(Task instructions)
a – According to the footballer's biography, which club did David Whiteford manage from 1985 until his dismissal in 1987?
b – Which clubs does the footballer's biography say David Whiteford played for? List every one.

— Start Page text —

David Whiteford (born 9 August 1944) is a Scottish former footballer who played mainly as a right back. The greater part of his senior career (which did not begin until his early 20s once he had completed his education in order to become a schoolteacher) was spent with Motherwell where he played for eight years and made over 200 appearances, experiencing a relegation from the top division in 1967–68 followed by promotion as winners of Division Two the following season, as well as taking part in a Scottish League Cup semi-final later in 1969 and eliminating Tottenham Hotspur from the Texaco Cup in 1970.

He moved to Falkirk in 1973, spending three seasons with the Bairns, then a further three with local rivals East Stirlingshire. Now well into his 30s, he had a spell at junior level with Rutherglen Glencairn before retiring. In 1985 he returned to East Stirlingshire as manager, but the part-time club failed to improve on their status as one of the weaker teams in the bottom division and he was dismissed in 1987.

— End Page text —
— Start Data records —

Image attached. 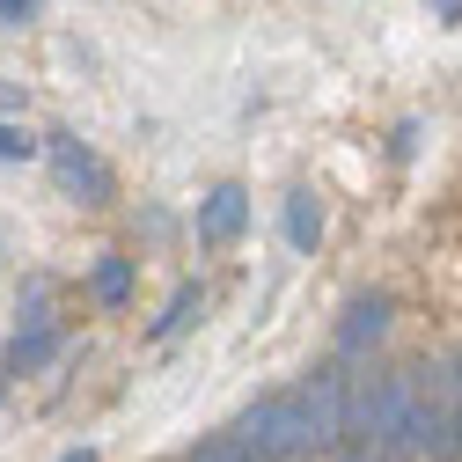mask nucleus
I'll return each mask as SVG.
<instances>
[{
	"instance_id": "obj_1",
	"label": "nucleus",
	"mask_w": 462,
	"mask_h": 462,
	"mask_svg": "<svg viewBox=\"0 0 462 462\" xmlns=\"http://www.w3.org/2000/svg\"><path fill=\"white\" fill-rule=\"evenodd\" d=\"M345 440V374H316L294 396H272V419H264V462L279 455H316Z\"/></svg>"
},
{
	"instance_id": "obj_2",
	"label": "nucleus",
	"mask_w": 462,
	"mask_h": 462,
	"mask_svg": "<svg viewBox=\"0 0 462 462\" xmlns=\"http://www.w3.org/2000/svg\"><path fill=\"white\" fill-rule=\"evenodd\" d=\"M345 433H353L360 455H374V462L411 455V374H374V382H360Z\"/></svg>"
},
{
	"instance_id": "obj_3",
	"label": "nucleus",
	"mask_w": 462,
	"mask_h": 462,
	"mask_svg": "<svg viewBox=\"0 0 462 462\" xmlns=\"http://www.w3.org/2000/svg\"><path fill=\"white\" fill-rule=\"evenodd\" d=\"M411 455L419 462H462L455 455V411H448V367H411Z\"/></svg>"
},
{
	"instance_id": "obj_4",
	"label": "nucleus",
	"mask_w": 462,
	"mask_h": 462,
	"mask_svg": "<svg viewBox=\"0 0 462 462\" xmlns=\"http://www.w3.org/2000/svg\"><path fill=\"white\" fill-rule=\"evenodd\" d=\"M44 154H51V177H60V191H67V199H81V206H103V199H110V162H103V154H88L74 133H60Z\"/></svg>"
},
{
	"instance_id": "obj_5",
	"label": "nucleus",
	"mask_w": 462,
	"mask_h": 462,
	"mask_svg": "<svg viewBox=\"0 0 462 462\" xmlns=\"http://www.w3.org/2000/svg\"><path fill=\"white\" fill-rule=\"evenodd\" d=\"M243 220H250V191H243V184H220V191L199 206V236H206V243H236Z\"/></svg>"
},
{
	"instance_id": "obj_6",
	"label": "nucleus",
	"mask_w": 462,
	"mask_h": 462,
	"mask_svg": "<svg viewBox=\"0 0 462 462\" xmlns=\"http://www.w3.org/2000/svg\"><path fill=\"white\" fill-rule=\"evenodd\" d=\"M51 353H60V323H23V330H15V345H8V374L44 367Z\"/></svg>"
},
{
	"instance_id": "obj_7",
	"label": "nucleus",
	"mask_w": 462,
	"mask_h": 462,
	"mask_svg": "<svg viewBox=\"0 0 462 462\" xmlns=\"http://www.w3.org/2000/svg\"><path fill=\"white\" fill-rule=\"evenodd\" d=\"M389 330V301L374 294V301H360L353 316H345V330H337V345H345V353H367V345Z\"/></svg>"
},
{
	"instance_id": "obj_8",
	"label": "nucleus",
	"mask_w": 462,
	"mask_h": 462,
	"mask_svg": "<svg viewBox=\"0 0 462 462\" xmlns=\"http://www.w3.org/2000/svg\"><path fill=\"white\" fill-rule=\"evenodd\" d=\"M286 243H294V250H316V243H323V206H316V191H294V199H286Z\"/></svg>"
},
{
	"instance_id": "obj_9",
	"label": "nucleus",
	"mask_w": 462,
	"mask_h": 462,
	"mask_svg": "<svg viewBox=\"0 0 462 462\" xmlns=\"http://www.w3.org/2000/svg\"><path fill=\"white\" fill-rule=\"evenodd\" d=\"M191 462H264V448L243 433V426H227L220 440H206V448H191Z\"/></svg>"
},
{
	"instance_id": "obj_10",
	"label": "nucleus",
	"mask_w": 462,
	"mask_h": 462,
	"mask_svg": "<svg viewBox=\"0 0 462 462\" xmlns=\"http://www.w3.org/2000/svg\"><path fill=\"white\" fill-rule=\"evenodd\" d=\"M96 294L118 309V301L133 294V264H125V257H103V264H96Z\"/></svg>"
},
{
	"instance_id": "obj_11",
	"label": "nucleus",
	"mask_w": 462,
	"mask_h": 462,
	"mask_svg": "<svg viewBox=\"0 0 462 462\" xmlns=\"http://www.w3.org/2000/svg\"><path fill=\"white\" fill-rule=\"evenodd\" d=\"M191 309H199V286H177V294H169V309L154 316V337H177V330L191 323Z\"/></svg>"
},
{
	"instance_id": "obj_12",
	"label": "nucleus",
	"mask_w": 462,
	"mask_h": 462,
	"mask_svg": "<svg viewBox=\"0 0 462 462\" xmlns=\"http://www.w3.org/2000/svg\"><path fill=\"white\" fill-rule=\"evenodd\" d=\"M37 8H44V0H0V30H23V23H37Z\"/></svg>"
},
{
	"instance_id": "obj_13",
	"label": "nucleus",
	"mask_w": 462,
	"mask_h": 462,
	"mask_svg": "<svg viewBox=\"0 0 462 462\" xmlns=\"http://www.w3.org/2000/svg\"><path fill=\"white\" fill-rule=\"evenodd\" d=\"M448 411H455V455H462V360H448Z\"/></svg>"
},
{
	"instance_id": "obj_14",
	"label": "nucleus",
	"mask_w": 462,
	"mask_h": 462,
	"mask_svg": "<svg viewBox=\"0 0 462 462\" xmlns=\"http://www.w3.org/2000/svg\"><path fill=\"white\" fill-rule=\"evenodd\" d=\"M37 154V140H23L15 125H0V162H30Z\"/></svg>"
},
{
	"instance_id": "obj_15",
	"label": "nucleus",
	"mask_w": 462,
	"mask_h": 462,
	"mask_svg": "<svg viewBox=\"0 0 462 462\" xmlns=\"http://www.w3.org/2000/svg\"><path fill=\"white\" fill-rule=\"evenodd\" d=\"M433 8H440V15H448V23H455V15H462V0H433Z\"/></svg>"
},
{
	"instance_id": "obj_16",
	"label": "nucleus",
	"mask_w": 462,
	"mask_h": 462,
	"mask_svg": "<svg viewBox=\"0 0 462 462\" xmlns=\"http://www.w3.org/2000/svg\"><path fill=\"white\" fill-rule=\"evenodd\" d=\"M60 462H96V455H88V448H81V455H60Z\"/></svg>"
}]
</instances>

— End Data records —
— Start Data records —

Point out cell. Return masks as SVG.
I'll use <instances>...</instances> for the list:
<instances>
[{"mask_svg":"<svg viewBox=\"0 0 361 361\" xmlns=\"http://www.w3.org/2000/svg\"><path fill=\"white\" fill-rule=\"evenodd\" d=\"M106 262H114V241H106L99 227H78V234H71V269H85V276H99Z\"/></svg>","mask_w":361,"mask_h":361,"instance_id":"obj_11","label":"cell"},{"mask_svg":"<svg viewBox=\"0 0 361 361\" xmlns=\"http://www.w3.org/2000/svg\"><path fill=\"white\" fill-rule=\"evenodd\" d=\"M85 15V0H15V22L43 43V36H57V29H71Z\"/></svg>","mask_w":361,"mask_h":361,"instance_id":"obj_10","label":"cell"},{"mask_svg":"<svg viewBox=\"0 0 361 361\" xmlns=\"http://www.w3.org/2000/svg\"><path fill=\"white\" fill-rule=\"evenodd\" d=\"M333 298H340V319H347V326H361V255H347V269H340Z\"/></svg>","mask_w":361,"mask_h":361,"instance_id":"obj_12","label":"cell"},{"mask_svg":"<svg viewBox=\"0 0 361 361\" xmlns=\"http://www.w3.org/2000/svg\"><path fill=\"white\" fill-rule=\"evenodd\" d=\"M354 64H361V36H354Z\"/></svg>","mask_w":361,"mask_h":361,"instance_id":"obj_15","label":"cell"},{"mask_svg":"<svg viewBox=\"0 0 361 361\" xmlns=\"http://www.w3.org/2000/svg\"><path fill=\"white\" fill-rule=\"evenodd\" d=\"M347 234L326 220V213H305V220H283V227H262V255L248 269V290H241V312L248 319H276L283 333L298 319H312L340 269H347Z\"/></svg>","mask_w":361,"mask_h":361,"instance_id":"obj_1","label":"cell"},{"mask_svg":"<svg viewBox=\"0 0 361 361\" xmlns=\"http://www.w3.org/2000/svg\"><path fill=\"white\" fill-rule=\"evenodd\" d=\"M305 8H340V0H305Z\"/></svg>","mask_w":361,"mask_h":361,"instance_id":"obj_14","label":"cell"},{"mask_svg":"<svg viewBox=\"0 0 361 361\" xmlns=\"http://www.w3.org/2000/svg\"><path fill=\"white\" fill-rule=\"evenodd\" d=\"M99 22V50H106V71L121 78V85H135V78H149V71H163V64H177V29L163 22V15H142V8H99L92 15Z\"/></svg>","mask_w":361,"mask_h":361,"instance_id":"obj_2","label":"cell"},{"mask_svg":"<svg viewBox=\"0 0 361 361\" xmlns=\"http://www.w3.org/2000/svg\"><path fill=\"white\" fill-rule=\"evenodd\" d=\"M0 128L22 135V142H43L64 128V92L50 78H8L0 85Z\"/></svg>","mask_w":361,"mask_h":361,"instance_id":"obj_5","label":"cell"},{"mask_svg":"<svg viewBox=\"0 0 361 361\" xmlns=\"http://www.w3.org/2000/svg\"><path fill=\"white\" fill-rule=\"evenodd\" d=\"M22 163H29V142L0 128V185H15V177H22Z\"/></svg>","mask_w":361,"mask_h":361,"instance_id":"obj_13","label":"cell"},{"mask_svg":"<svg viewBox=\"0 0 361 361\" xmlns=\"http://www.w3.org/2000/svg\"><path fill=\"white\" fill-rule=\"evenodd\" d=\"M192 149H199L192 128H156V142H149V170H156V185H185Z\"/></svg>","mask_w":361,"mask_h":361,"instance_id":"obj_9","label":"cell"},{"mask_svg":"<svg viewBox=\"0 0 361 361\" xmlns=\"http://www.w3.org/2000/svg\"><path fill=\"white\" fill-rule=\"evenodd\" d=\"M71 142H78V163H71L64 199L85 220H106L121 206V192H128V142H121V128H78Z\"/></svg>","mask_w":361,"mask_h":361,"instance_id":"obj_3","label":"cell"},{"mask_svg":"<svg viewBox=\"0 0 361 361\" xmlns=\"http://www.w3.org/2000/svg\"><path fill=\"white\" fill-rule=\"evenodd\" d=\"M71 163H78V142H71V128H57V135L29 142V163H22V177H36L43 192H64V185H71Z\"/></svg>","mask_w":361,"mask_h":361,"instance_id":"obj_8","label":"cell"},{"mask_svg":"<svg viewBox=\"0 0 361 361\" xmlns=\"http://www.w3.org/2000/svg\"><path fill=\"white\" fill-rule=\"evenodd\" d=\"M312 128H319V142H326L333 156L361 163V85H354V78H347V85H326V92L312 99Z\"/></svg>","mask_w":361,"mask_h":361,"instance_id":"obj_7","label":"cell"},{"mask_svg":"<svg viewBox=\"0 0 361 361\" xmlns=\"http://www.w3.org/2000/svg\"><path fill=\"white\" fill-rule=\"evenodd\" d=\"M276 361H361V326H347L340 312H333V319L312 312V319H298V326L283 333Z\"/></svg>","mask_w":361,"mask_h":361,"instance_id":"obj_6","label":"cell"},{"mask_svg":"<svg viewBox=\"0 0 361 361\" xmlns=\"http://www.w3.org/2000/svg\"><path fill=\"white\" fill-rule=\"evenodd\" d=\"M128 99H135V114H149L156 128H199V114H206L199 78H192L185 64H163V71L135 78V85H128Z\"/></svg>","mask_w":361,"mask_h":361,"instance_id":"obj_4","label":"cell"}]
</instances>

— End Data records —
— Start Data records —

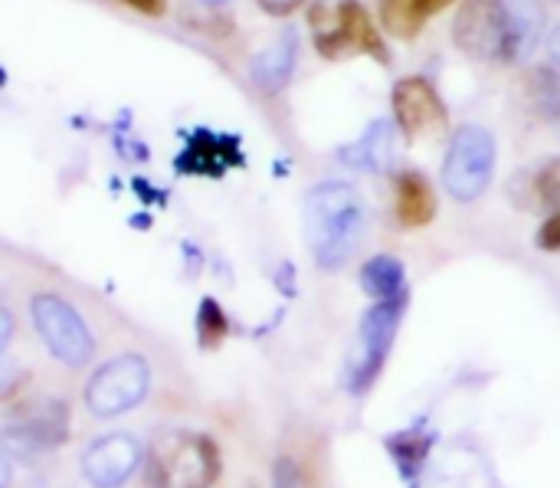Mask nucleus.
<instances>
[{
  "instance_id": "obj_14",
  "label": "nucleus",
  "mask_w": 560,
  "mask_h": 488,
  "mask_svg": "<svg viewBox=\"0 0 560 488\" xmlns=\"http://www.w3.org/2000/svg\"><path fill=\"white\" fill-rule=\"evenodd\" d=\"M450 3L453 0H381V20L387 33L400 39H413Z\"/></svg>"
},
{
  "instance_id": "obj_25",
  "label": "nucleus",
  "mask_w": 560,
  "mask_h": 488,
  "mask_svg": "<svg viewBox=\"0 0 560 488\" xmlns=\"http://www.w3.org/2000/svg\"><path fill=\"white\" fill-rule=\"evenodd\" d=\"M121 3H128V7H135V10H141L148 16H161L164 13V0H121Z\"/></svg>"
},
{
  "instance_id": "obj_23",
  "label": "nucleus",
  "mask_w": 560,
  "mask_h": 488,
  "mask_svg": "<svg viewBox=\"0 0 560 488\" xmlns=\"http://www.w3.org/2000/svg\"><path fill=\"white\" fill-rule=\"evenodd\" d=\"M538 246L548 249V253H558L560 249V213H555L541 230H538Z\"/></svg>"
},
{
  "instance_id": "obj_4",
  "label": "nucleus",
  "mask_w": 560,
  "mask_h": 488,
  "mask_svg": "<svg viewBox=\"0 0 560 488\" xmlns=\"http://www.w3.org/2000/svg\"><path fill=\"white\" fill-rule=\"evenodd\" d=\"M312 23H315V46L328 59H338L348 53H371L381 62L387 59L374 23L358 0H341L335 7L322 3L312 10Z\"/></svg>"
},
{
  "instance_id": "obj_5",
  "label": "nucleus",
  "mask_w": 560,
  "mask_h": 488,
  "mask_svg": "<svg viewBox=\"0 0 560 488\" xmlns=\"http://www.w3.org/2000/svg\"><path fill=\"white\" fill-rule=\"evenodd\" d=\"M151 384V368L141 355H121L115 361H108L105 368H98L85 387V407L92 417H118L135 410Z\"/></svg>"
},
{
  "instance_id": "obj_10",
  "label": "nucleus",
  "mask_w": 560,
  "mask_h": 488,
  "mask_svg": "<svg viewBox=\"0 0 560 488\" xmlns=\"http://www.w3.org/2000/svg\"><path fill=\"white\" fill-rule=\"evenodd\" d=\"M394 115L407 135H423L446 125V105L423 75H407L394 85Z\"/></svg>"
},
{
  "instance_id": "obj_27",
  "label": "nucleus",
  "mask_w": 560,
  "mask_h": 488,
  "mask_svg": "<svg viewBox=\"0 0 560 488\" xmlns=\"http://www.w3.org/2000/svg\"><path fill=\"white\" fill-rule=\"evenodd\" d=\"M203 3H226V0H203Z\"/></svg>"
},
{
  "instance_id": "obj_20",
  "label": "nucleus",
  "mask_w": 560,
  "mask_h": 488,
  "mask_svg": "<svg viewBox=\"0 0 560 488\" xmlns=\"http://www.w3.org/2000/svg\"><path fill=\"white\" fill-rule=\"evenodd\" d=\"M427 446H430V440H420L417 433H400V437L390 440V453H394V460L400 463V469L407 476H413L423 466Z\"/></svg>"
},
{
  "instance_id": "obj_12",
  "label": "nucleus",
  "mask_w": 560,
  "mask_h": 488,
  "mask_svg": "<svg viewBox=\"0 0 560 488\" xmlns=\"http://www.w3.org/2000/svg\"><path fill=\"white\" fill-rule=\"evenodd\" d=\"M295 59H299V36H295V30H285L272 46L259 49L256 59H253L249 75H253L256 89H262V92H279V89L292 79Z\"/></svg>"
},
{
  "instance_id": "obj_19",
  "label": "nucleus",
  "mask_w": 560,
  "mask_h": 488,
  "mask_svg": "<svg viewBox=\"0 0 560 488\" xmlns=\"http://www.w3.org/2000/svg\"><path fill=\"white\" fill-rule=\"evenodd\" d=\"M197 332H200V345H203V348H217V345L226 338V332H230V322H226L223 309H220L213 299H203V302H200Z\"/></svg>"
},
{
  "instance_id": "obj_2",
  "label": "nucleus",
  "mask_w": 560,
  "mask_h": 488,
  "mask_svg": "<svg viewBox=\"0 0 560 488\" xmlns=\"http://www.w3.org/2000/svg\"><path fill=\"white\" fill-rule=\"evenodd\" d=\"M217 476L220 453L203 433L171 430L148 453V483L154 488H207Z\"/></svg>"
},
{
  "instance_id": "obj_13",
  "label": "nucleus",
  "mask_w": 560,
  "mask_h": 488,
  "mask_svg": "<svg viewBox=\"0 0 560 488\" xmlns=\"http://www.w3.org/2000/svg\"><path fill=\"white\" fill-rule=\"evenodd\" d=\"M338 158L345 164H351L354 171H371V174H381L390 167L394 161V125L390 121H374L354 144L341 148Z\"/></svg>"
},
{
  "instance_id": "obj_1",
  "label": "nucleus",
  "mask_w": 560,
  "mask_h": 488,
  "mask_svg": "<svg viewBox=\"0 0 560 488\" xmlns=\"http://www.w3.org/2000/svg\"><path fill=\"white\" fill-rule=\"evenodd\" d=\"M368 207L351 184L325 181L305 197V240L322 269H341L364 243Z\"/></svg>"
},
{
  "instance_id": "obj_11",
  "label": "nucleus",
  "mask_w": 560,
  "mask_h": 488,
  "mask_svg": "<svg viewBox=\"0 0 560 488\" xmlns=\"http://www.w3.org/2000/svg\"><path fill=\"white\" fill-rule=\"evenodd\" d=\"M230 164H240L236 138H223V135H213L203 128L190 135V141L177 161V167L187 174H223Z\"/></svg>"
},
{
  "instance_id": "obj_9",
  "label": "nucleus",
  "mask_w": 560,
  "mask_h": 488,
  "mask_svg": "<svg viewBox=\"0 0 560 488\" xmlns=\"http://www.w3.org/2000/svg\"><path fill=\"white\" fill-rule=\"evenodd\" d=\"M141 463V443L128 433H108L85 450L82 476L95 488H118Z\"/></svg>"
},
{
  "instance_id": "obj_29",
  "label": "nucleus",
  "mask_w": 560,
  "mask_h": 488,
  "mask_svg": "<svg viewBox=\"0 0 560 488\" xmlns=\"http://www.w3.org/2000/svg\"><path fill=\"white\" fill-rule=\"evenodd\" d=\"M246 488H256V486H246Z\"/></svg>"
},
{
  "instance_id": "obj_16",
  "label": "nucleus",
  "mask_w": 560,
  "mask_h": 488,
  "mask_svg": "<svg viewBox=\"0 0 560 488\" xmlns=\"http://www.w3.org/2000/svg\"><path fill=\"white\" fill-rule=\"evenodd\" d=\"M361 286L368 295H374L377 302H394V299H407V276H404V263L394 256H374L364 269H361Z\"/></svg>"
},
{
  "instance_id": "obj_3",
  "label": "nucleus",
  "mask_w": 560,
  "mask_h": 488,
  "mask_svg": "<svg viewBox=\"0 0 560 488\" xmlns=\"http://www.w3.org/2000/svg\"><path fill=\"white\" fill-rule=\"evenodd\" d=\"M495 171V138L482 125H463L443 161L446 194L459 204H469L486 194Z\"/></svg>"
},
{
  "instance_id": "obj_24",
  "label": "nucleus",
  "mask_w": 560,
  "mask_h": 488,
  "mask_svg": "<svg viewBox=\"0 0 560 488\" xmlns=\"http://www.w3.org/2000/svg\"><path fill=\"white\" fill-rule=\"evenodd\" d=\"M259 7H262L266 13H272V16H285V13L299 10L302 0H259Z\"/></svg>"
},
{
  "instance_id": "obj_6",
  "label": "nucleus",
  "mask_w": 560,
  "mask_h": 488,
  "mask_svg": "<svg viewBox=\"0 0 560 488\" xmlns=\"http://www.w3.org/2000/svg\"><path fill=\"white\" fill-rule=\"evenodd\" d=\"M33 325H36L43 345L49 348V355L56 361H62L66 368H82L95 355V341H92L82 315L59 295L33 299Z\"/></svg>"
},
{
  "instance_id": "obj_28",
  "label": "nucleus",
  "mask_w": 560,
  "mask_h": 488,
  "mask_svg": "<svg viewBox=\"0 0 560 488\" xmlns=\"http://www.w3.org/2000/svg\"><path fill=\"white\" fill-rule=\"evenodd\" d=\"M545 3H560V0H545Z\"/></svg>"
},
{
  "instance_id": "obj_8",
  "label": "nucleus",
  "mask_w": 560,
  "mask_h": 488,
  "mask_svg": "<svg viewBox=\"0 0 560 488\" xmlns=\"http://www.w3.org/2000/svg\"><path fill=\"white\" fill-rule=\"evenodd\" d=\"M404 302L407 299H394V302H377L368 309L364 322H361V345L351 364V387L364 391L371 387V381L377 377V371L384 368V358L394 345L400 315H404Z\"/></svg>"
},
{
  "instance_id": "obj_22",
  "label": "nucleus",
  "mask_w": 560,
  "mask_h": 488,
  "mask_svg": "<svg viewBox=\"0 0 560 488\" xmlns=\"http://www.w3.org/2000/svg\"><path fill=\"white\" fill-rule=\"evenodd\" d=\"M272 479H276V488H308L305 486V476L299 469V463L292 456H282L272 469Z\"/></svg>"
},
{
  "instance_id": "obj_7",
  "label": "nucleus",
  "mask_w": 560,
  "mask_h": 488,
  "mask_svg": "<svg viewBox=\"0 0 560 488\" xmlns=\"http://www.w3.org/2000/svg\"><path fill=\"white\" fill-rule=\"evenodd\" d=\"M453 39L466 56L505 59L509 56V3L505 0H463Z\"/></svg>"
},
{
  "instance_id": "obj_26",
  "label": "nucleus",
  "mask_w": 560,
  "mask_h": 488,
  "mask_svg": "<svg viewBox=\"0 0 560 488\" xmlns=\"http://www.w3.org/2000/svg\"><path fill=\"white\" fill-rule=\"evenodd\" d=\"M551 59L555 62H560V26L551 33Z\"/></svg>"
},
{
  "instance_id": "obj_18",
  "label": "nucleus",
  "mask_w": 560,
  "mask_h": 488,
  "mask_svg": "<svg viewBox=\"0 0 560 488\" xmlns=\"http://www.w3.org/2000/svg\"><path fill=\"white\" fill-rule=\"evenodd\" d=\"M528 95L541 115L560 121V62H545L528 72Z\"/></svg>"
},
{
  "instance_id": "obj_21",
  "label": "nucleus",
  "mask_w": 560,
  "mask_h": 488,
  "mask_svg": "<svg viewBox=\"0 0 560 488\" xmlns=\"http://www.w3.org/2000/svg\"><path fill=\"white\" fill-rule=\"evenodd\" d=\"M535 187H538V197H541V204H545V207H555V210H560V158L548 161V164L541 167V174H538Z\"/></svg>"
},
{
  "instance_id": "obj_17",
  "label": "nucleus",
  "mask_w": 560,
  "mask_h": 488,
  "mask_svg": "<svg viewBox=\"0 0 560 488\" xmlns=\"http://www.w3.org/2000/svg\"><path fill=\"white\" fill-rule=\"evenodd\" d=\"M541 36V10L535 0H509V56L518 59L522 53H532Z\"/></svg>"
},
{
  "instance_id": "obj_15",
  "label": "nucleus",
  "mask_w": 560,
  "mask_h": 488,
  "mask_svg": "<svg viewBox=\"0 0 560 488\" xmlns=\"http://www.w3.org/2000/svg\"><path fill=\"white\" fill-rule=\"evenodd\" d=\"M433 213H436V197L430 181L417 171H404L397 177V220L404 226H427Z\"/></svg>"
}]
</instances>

— End Data records —

(Responses to the tasks)
a – East Stirlingshire

b – Motherwell, Falkirk, East Stirlingshire, Rutherglen Glencairn